## DATA RECORDS

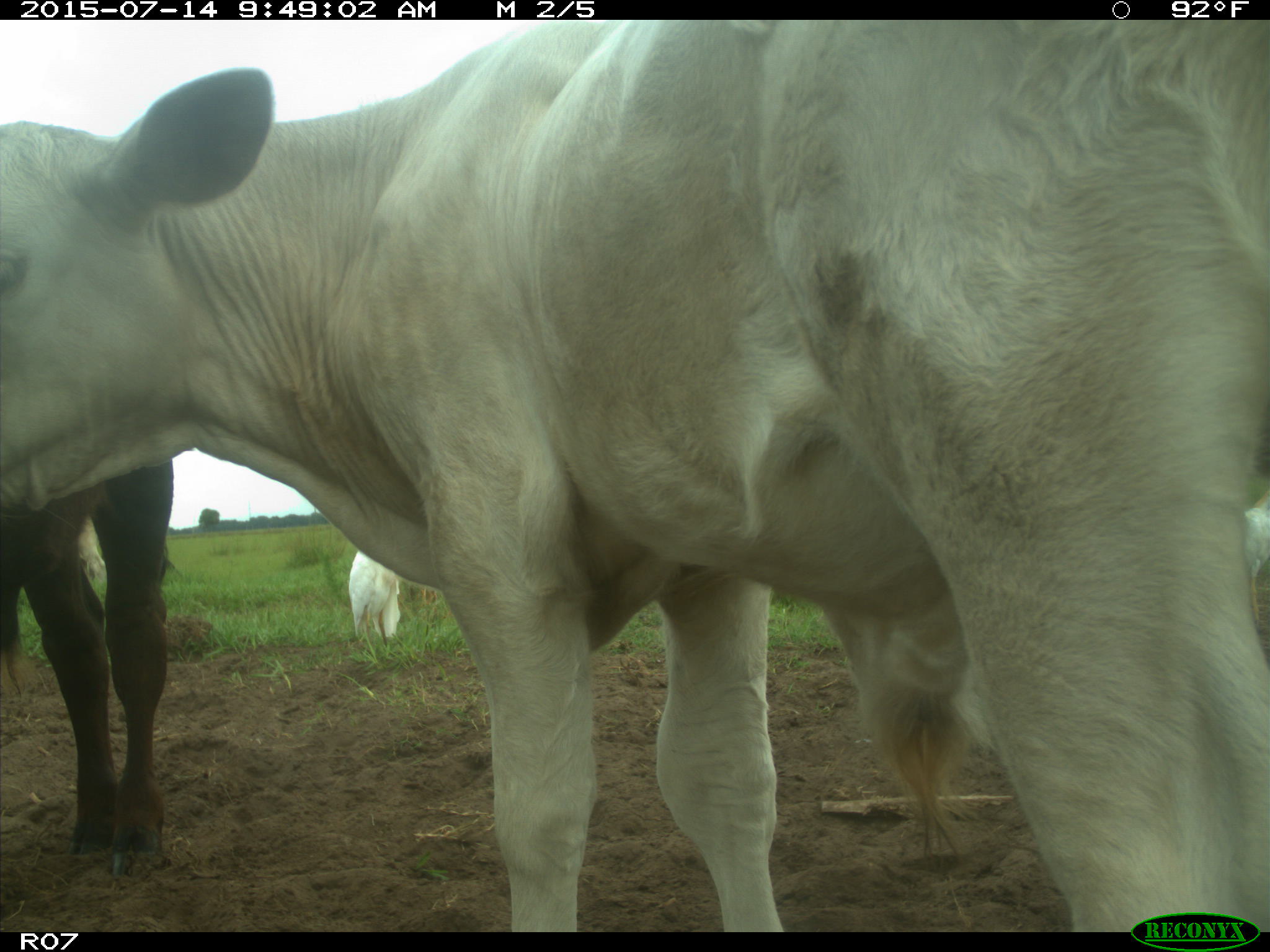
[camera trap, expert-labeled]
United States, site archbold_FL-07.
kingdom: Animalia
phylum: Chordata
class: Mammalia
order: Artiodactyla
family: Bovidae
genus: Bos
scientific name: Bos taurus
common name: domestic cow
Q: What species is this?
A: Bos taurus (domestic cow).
...
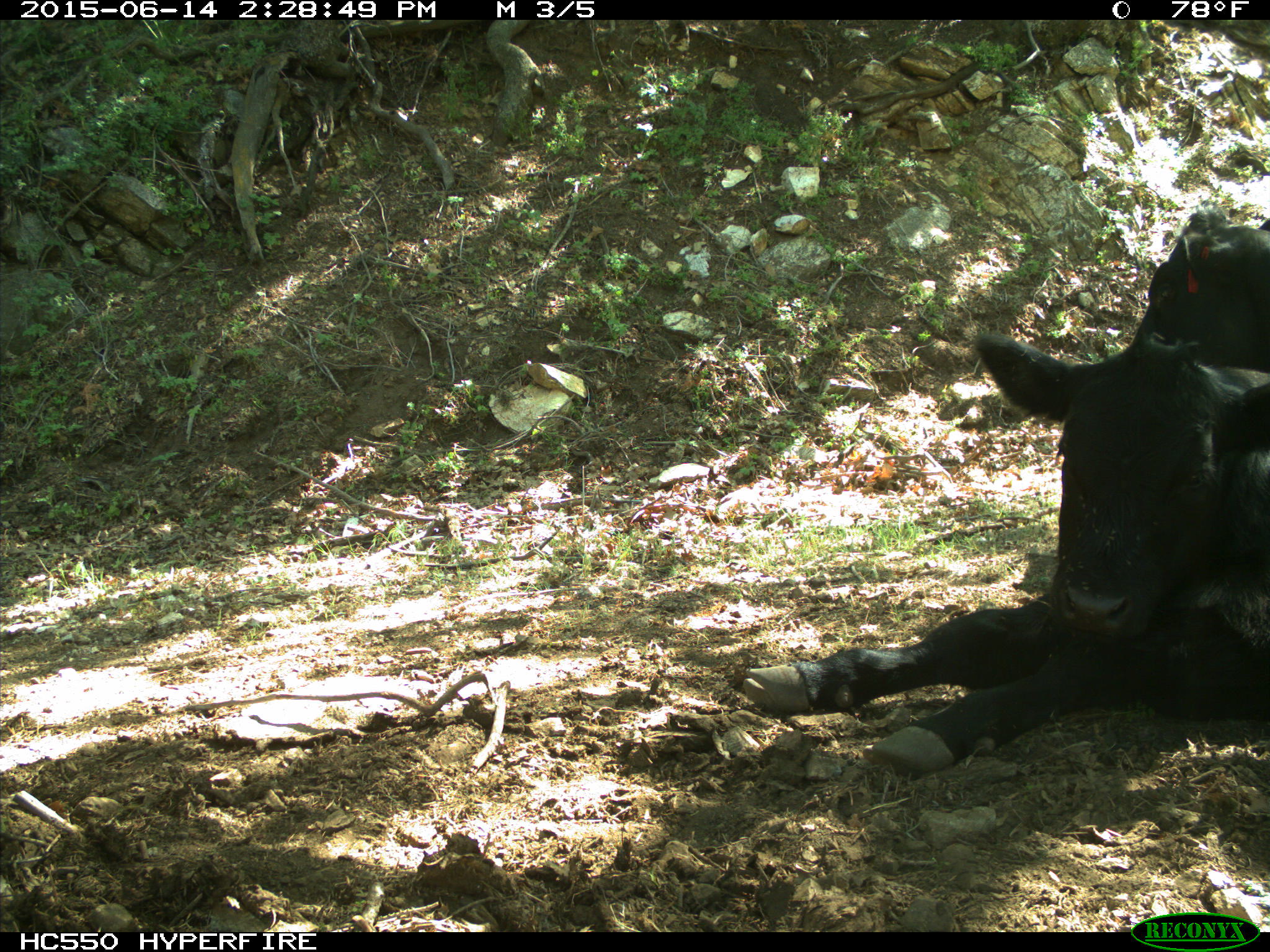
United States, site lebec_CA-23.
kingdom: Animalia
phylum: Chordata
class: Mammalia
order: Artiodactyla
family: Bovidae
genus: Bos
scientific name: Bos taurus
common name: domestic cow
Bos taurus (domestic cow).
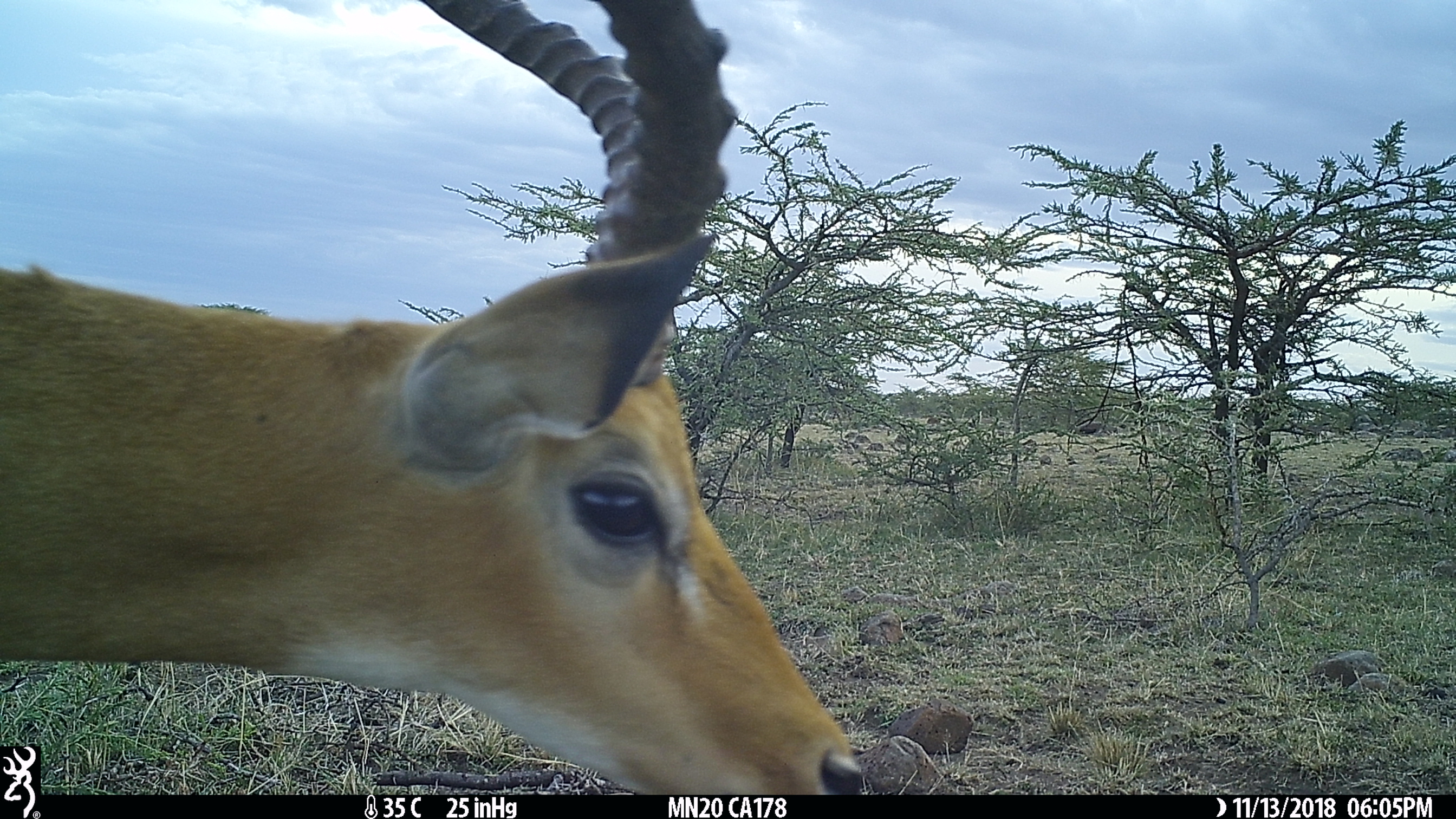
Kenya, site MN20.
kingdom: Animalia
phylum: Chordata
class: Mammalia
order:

## PROBLEM DETAILS
Among the records above, only the lines between the line holding "[camera trap, expert-labeled]" and the line holding "A: Bos taurus (domestic cow).", inclusive, are to be output, exactly as written.

## EXERCISE ANSWER
[camera trap, expert-labeled]
United States, site archbold_FL-07.
kingdom: Animalia
phylum: Chordata
class: Mammalia
order: Artiodactyla
family: Bovidae
genus: Bos
scientific name: Bos taurus
common name: domestic cow
Q: What species is this?
A: Bos taurus (domestic cow).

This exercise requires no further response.